2007 yılının kış ayları. John Maloof, hazırlamakta olduğu bir tarih kitabı için eski Chicago fotoğrafları arayan genç bir emlak danışmanı. John, bir gün evinin karşısındaki müzayede salonunda, sandık dolusu eski film negatiflerinin satılacağını öğrenir, açık artırmaya katılır ve film negatiflerini almayı başarır.
“Müzayede salonu, fotoğrafçının adının Vivian Maier olduğunu söylüyordu. Google’da bu ismi aradım ve hiç sonuç çıkmadı. Gerçekten hiçbir sonuç çıkmadı. Negatif filmleri ışığa tutup, eski Chicago fotoğrafları arıyordum ama aradığım şeyleri bulamamıştım ve negatifleri dolaba kaldırdım. İki yıl kadar sonra dolapta çok yer kapladığı için negatifleri taramaya ve dijital ortamda saklamaya karar verdim.” diyor John.

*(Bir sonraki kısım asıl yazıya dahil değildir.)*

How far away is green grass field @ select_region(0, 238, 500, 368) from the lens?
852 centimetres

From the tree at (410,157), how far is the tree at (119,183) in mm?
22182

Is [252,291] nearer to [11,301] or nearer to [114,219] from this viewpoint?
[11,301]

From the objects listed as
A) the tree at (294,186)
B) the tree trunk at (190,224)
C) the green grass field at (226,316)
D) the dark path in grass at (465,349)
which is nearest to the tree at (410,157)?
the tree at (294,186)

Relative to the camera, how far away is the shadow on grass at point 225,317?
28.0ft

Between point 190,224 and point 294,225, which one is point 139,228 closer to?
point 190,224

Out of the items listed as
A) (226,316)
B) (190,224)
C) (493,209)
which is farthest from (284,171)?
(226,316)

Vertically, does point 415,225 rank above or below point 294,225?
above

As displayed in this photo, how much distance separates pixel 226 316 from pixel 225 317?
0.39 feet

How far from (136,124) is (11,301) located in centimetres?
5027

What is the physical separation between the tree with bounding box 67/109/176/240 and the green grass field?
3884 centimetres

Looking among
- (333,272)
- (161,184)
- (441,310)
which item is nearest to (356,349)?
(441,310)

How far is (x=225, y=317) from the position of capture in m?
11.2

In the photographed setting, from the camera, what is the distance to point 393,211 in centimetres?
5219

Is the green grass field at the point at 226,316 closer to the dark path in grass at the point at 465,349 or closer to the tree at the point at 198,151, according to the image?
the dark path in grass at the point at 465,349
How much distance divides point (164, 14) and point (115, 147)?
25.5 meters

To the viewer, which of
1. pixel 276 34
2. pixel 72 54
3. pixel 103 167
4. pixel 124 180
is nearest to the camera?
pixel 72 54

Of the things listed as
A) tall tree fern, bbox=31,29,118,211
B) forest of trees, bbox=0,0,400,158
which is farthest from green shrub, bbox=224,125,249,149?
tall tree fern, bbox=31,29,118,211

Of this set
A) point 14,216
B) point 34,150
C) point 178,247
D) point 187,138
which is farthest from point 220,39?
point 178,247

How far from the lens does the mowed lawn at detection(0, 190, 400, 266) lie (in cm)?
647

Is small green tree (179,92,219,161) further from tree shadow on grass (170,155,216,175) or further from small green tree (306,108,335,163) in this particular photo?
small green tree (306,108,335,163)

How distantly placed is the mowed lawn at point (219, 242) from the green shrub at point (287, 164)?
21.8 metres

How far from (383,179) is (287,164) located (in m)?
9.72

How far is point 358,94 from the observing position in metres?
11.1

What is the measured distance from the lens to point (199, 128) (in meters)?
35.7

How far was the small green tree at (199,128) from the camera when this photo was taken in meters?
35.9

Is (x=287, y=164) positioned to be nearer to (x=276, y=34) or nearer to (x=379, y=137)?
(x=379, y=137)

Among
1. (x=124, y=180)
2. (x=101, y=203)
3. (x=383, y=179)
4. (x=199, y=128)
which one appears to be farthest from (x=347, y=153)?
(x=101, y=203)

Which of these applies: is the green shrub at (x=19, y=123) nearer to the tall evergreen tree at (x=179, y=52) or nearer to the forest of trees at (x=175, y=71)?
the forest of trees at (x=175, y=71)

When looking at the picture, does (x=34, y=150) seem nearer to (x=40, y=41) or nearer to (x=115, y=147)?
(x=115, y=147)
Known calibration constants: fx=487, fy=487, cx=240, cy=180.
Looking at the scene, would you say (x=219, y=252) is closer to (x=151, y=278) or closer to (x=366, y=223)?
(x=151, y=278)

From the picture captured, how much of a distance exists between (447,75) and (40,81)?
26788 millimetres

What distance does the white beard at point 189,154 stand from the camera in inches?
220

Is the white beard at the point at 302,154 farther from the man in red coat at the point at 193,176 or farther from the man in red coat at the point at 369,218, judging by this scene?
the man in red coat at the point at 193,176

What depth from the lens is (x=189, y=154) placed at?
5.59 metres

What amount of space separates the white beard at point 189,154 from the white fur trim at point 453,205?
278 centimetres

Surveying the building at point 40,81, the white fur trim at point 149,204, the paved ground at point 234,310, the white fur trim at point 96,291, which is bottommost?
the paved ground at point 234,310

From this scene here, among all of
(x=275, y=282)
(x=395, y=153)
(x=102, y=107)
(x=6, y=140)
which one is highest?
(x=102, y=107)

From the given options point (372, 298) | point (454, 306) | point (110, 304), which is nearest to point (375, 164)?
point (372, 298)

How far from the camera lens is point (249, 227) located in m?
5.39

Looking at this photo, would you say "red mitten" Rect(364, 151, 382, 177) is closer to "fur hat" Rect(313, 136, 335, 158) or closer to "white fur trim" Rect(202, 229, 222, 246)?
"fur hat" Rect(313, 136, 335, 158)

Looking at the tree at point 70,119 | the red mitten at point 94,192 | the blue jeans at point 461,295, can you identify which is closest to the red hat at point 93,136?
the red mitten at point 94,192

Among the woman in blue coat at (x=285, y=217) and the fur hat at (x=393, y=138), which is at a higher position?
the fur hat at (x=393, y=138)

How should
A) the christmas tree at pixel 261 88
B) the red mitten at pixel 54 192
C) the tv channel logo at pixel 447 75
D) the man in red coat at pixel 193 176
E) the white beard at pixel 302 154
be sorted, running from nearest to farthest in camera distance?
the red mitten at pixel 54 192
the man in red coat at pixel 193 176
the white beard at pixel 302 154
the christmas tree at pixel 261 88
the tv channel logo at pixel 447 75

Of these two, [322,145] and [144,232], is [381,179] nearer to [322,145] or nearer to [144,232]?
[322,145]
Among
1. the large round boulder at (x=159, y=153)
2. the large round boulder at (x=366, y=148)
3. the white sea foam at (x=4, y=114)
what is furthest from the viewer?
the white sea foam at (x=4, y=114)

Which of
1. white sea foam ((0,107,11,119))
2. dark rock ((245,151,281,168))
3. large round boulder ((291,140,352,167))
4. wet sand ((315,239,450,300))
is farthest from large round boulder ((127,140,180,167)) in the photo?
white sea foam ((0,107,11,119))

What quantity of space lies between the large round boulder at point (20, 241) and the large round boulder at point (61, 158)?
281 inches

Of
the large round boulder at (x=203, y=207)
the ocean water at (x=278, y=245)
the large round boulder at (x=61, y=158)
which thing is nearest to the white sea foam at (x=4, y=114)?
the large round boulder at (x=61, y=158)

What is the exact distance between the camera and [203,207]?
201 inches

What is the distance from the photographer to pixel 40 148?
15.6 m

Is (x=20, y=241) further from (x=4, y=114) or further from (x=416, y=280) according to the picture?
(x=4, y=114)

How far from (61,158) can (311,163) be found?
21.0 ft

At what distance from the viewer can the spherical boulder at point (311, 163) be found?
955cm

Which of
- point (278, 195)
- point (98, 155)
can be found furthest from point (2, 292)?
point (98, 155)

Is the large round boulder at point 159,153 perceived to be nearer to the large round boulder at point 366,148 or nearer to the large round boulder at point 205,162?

Projesi için aradığı fotoğrafları bulamayan fakat artık elinde devasa bir fotoğraf arşivi olan John, bu fotoğraflarla ne yapabileceği konusunda fikir edinmek için negatiflerden taradığı yirmi kadar fotoğrafla bir blog açar ve blogun bağlantısını fotoğraf paylaşım ve topluluk platformu Flickr üzerinden paylaşır, bir süre sonra ortalık karışır.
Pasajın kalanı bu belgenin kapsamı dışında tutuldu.